# wormers: oral or SQ or pour on?



## billmac (Sep 8, 2008)

I'm going to do a FAMACHA check on my sheep and goats, but thus far I have never wormed them myself. I have had the animals a little over a year (except the kids and lambs)

Last year my pygmys had a bad case of scabs all over their bodies, and the vet gave the ivermectin subcutaneously. It worked fine. I haven't done anything with parasite management since them.

In anticipation, I got some Ivomec injectable from the vet. But a quick scan of goat related web sites says to give this orally instead of by injection? Is that right? And why? What dosage?

I don't know what the FAMACHA test will reveal, but one of my nubian does has small scabs on her neck and back, so the mites may be back.

I also have eprinex pour on (it's actually not eprinex, but the Tractor Supply equivalent). Are there cases where this is more effective?

Any help is appreciated.


----------



## goathappy (Oct 5, 2007)

From what I've read, its actually best to give injectable wormers by injection because that way you know exactly how much they are getting, that they actually got it, and by giving it by injection it allows the wormer to go in and penetrate all body systems where worms could be hiding. Its simply more effective than orally or pour ons. I just started using Ivomec Plus injectable after using Valbazen and I'm seeing a HUGE difference in the girls. I still plan on using Valbazen to treat tapeworms but I'm switching to IP for a general wormer.


----------



## cdtrum (Aug 25, 2008)

I use the pour-on for mites.....had a time with them this spring and it was the only thing that worked for me......as far as worms I give injectable ivermectin orally.


----------



## glenolam (Jul 20, 2010)

I'm going by what I think is correct - if someone with more experience knows different, please chime in and correct me :wink:

Giving it subq will permit a slow release of the wormer; giving it orally creates a quick kill of worms that are attached to the goat, which is why you should always follow up oral wormers with an additional dose 10 days later to kill any eggs or larve that remain.

If you notice your FAMACHA score is low, oral dose is the way to go, _assuming_ your goat isn't at level 5, which is a complete white out. An oral dose _MAY OR MAY NOT_ kill your goat, because killing off all worms at once may cause the goat to bleed internally.

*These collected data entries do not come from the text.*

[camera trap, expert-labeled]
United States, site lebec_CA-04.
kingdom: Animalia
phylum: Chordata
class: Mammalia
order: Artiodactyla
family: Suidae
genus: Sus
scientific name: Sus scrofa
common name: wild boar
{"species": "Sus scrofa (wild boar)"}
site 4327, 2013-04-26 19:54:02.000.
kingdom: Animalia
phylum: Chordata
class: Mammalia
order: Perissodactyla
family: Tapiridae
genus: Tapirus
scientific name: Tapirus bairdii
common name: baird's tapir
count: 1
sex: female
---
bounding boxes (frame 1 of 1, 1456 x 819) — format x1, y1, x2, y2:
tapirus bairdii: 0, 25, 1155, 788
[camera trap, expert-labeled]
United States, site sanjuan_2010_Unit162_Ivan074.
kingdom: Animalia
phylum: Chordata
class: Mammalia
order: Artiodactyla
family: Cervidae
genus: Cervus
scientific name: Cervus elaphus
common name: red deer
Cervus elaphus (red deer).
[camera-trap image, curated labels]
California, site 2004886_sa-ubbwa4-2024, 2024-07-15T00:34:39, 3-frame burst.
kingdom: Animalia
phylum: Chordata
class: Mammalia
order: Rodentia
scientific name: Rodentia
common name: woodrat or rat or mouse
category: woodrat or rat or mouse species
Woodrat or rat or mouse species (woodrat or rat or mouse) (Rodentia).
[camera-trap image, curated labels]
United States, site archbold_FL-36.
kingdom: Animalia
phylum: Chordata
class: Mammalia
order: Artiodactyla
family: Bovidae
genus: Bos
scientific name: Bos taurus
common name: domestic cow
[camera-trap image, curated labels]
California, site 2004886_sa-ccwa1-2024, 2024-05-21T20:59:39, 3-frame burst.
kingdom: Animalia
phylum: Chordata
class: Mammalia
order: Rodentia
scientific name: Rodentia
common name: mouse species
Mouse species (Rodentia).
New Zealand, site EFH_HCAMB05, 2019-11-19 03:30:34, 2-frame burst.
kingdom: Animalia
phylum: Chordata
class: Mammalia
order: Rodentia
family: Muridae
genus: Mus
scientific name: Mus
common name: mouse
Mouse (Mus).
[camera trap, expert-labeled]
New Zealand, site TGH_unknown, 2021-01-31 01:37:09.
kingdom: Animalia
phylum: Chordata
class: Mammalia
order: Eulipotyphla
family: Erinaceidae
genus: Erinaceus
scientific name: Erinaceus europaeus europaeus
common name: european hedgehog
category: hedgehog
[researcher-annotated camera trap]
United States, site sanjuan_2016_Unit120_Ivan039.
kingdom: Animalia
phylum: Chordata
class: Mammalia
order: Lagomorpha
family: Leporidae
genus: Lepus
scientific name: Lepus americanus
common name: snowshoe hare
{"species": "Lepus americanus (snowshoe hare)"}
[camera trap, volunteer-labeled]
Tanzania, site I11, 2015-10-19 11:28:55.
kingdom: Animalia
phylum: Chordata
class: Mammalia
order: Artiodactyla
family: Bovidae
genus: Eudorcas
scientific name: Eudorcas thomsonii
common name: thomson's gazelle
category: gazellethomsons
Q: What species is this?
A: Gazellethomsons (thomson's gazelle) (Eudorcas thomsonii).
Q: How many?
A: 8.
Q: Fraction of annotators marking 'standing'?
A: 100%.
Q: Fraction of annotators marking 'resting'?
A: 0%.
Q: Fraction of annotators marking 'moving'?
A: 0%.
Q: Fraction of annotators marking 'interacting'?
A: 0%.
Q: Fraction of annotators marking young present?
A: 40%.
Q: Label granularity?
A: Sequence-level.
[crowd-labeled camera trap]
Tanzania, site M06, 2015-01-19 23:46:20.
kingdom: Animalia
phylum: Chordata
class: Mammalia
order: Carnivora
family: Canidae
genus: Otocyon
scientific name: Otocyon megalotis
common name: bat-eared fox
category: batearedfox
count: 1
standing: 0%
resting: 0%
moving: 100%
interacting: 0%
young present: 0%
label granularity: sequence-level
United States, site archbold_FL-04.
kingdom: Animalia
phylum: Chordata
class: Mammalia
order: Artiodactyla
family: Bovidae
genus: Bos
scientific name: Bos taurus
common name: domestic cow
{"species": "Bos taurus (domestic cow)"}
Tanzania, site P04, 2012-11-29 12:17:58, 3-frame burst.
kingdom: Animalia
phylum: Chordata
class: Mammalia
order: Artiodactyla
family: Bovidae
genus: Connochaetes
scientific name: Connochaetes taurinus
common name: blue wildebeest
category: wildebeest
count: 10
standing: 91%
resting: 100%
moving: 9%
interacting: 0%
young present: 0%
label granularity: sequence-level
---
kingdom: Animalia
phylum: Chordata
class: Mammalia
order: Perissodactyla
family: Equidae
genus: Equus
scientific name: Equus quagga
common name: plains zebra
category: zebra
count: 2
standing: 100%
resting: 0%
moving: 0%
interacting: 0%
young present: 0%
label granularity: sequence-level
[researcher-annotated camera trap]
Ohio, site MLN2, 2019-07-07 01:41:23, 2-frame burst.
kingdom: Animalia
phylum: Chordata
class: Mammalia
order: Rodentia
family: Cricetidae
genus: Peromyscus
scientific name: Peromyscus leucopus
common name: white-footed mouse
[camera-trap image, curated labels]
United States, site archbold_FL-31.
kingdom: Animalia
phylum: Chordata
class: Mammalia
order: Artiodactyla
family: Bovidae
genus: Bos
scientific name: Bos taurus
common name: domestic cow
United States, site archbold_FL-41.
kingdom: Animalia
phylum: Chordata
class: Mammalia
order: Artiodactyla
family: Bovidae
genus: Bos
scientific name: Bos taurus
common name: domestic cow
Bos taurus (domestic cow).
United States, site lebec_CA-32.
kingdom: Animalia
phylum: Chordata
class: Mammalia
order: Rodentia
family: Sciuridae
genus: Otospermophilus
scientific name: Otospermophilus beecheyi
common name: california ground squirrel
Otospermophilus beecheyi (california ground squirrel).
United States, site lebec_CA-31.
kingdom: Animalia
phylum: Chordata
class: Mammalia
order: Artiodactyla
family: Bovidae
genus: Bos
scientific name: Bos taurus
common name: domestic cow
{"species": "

Ivomec is said to work for mites as well, but there's different opinions on what kills the mites better - orally or subq. My little pygmy gal was at about a level 3 FAMACHA score and had mites. Luckly for me, 2 rounds of ivomec inj given orally cleared her right up and she looks awesome! You can also try Sevin Dust (in the gardening section) or some other type of livestock dust - I found some random livestock mite dust at TSC and decided to give it a try. I think it caused her to be a little sensitive, but I only had to apply it once and I could see the little buggers coming off an hour later.


----------



## pelicanacresMN (Dec 29, 2009)

I alternate between Mollys Herbal Dewormer & Ivermectin used orally. I use the Ivermectin 1cc/40 pounds. Fiasco Farm website says 1cc/50 but 1cc/34 is also starting to be used with good success, so I dose in the middle of that. Here is a link: http://fiascofarm.com/goats/wormers.htm#ivomec I use a syrince with no needle & squirt it back to their throat, then hold their head up for a second while they swallow. 
The herbal one has 2 different formulas...I mix them with water in a syringe & squirt that in their mouth--some of the goats love it. Formula #1 is used for 3 days the first week, then Formula #2 is used once a week for multiple weeks.


----------



## RockyRidgeBoers (Jun 25, 2010)

We use ivomec 1 % injectible orally at a 1cc to 50lb. we also do are own fecals to make sure are wormers and dosing are working. As mentioned above the web site fiasco farms has really good info on doing your own fecals.


----------



## elchivito (Apr 18, 2010)

Doing your own fecals is also a great science project for kids or a teaching activity for 4H / FFA etc. x2 on the fiasco farm instructions. That's where we learned to do our own. Takes a pretty good microscope though...


----------



## DPW (Mar 13, 2010)

Lots of info on this subject here. Lots!

http://www.scsrpc.org/


----------



## cmjust0 (Oct 8, 2009)

The SCSRPC is no longer recommending Cydectin as an injectable.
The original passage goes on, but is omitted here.